* Given task: Only the lines from the one containing "Which option among" through the last line below should be written out, exactly and with both ends kept.

________________________________________

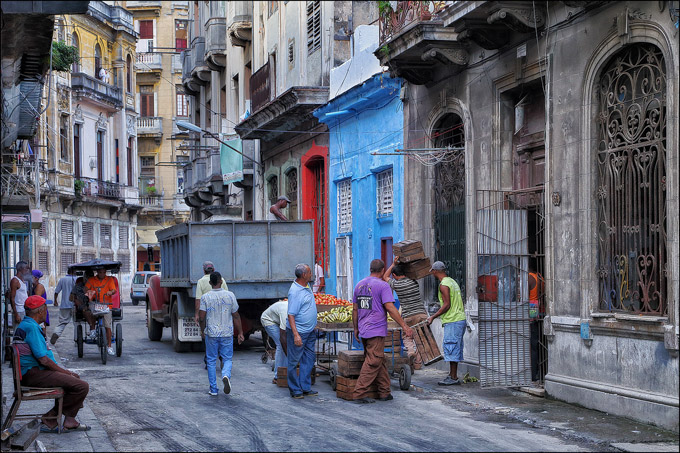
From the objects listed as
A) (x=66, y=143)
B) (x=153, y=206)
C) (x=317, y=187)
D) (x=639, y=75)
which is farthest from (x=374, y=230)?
(x=153, y=206)

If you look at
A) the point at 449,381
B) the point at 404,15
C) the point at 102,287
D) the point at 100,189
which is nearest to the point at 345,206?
the point at 102,287

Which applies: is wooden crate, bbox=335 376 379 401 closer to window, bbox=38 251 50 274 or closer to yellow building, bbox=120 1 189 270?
window, bbox=38 251 50 274

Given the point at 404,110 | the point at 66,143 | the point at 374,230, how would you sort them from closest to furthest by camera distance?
the point at 404,110 → the point at 374,230 → the point at 66,143

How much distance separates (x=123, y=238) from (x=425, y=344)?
3845 cm

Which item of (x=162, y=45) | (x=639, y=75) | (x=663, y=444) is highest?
(x=162, y=45)

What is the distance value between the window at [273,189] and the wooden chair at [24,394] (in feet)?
59.0

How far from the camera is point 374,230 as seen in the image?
20.1 m

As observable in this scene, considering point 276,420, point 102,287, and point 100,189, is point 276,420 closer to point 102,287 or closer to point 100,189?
point 102,287

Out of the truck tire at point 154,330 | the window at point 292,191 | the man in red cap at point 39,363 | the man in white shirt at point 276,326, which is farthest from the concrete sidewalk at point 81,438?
the window at point 292,191

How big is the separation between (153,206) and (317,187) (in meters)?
36.9

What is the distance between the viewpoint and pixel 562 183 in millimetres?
12328

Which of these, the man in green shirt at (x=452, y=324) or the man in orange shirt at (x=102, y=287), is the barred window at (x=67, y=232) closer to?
the man in orange shirt at (x=102, y=287)

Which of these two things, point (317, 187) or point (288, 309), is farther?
point (317, 187)

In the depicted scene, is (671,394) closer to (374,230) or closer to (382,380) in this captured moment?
(382,380)
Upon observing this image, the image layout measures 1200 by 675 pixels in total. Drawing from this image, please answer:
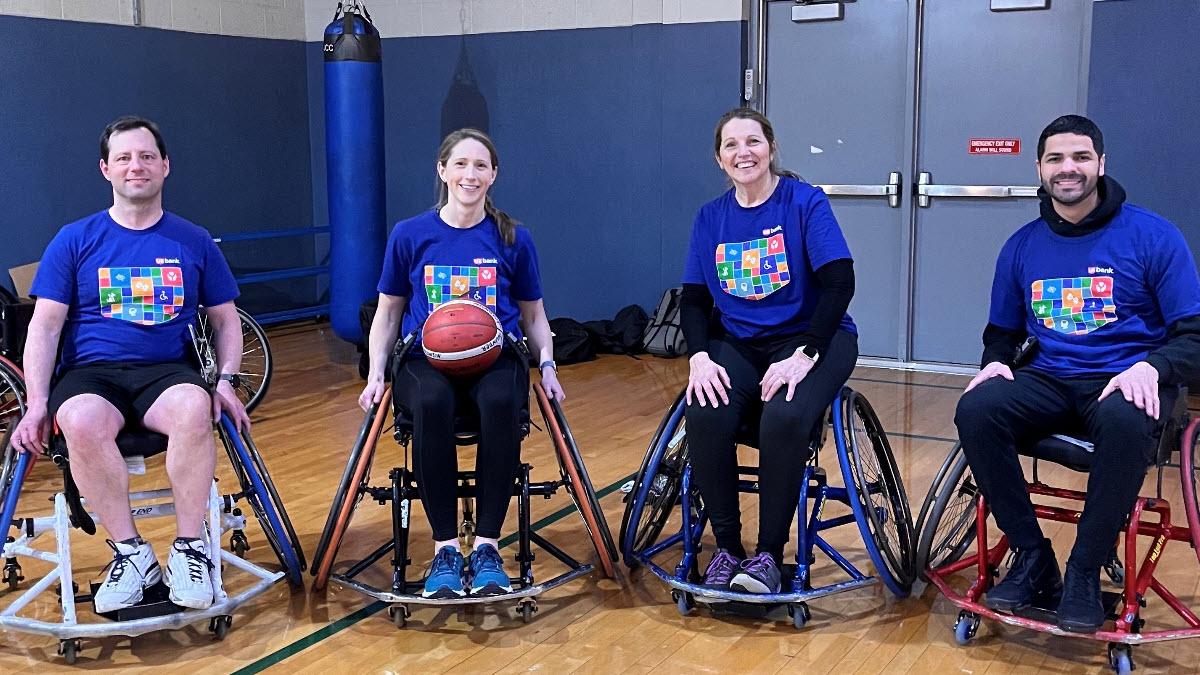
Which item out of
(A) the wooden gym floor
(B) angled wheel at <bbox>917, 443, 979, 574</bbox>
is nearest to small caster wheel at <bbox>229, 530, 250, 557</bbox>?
(A) the wooden gym floor

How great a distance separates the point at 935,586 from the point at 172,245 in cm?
194

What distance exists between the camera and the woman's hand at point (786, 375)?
2656 mm

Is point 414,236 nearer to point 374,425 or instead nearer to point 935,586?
point 374,425

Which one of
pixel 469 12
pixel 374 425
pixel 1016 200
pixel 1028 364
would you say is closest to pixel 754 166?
pixel 1028 364

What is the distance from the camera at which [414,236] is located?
2900 mm

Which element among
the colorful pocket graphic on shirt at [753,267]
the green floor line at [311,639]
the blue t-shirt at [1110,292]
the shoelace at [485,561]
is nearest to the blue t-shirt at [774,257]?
the colorful pocket graphic on shirt at [753,267]

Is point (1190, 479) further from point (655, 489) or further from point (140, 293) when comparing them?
point (140, 293)

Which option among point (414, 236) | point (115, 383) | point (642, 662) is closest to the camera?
point (642, 662)

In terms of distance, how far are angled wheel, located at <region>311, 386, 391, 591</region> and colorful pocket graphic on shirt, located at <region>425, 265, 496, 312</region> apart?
0.25m

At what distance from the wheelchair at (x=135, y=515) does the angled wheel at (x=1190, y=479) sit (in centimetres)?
195

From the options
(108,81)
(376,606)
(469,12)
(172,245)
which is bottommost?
(376,606)

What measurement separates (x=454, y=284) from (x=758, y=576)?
0.98 m

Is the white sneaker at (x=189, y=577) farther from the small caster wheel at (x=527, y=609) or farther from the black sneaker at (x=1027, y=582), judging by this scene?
the black sneaker at (x=1027, y=582)

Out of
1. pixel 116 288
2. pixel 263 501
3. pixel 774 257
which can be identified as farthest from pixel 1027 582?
pixel 116 288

________________________________________

* Output below:
Which option among point (414, 236) | point (115, 383) | point (642, 662) is closest to the camera?
point (642, 662)

In terms of distance, how far are angled wheel, located at <region>311, 386, 391, 591</region> and colorful pocket graphic on shirt, located at <region>425, 265, 496, 312</region> apart?
0.25m

At what distance from the wheelchair at (x=135, y=515) does the angled wheel at (x=1190, y=479) sit (in centimetres)?
195

From the options
(108,81)
(376,606)
(469,12)
(172,245)
which is bottommost?
(376,606)

What measurement separates (x=454, y=284) from (x=758, y=576)?
0.98 m

Is the white sneaker at (x=189, y=577) farther from the small caster wheel at (x=527, y=609) or farther from the black sneaker at (x=1027, y=582), judging by this scene?
the black sneaker at (x=1027, y=582)

Out of
1. pixel 116 288
2. pixel 263 501
3. pixel 774 257
which can be identified as farthest from pixel 1027 582?
pixel 116 288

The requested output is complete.